Bomper gives Foo Fighters an extravagant Celtic look in "Chasing Birds" MV


Welsh CGI and animation house Bomper Studio are behind the new acid-rich music video for "Chasing Birds" by legendary rock group Foo Fighters. The video is a stylized desert journey brought to life with kaleidoscopic hybrid animation.

After working on the music video for "No Son of Mine", Bomper Studio was approached by RCA looking for a whimsical film for the dreamy and engaging track "Chasing Birds". Described as "weird and sweet" by keyboardist Rami Jaffee, the initial brief was to explore the motifs within the song by taking the band on a psychedelic and technicolor journey; reminiscent of the Beatles Yellow submarine.

Taking a cure from the psychedelic art movement of the 60s, the film is a 2D / 3D animated hybrid film that follows the Foo Fighters on a fantastical journey through a colorful desert, filled with dreamy and surreal imagery. However, as the band explores this vibrant utopia, things begin to take a dark turn as they fall across Earth in a hallucinatory hell landscape, filled with increasingly bizarre distortions of wildlife.

Production ran from February to April 2021. Director Emlyn Davies and co-director Josh Hicks worked to develop a story set in these shocking environments; filled to the brim with wacky visuals and animations. The chosen setting was a landscape reminiscent of the Sonoran desert; often a shortcut in the narratives of existential isolation, where the characters can get lost mentally at the mercy of the elements. What starts out as a barren, uninterrupted landscape also offered the team a blank screen to project their fantasies onto, taking whatever is normally seen and turning it upside down.

Being a huge fan of 60s psychedelic art, Bomper leaned on this as a starting point for style through flat colors, bold outlines, distinct shapes. The team also sought to incorporate additional whimsical styles from designs by Victor Moscoso and Peter Max: richly saturated colors in striking contrast, swirling patterns, repetition and surrealism.

To achieve the style, Bomper used Arnold for rendering as it was better suited for the key line approach.

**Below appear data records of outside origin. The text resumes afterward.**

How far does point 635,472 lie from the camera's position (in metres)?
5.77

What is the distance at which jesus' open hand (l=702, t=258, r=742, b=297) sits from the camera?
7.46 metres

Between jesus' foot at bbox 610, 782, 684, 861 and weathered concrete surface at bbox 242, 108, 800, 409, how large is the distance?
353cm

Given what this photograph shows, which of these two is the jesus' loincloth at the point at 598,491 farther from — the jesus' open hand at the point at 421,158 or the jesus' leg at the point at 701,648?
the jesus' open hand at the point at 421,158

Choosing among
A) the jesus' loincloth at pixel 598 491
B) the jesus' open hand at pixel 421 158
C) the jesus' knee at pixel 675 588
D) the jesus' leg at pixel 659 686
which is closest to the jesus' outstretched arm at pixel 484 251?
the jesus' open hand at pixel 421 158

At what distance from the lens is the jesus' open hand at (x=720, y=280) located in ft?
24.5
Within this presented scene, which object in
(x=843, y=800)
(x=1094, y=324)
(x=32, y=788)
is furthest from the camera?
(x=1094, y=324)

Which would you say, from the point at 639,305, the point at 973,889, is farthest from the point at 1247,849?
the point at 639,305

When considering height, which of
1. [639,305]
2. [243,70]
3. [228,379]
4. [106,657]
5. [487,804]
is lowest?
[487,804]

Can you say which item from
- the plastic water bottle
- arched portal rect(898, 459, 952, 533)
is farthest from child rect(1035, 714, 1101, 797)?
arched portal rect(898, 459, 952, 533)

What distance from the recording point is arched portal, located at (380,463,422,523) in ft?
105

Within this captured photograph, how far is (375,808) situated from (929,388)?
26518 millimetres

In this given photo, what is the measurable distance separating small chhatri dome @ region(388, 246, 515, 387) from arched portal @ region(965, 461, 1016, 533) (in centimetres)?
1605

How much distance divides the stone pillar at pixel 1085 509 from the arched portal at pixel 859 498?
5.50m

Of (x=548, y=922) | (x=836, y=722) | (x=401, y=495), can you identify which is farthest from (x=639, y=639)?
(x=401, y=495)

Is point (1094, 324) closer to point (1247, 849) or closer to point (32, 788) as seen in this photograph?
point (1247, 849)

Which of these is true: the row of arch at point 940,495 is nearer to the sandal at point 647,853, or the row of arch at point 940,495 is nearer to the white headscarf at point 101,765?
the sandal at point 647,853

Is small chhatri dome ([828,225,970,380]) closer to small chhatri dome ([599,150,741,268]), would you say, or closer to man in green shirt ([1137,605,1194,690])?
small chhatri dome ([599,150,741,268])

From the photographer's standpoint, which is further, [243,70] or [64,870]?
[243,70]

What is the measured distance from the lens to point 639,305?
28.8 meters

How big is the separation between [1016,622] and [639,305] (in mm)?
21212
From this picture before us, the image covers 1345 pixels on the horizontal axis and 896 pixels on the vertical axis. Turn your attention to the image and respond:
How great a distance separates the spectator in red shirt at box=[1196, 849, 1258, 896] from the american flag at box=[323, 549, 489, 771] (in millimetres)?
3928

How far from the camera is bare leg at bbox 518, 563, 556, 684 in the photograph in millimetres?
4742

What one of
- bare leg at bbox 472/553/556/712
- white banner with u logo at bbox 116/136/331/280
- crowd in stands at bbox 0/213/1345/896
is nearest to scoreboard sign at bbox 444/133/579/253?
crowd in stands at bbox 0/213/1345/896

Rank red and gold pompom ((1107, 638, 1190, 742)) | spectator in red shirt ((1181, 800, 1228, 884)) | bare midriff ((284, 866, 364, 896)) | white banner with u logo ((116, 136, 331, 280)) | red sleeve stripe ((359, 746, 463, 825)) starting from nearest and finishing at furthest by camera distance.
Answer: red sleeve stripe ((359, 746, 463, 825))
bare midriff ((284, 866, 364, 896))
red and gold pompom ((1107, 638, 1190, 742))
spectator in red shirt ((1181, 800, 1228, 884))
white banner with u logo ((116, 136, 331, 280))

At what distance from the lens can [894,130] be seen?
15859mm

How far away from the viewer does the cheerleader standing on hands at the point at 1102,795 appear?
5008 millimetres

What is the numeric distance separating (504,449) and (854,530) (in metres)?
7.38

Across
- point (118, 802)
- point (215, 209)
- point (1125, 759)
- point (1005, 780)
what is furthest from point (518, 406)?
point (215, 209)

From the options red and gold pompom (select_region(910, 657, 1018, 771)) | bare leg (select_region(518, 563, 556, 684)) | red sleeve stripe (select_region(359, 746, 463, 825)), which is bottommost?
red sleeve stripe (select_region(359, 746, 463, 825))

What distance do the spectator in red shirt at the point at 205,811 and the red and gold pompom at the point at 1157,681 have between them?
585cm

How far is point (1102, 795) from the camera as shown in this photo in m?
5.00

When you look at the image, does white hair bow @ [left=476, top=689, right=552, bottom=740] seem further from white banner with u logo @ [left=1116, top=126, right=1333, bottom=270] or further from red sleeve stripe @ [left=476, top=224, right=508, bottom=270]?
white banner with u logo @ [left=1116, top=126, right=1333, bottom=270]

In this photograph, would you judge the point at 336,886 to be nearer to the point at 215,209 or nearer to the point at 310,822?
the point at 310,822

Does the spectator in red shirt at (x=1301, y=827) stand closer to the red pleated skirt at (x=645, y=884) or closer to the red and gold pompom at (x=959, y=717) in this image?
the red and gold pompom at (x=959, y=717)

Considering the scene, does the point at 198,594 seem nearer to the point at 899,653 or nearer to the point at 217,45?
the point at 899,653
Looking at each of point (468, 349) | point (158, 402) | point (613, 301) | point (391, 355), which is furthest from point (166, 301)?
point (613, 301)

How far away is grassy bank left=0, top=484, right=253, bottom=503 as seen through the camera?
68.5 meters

Cinema 4D was used for all rigging, animation, modeling and texturing operations; other than Zbrush which was used for the character sculptures. For the characters, achieving similarity within the style was the key, without pushing towards caricature. For this, the team looked to 70s celebrity animation, such as the Hanna-Barbera cartoons, especially the Scooby Doo episodes with guest celebrities.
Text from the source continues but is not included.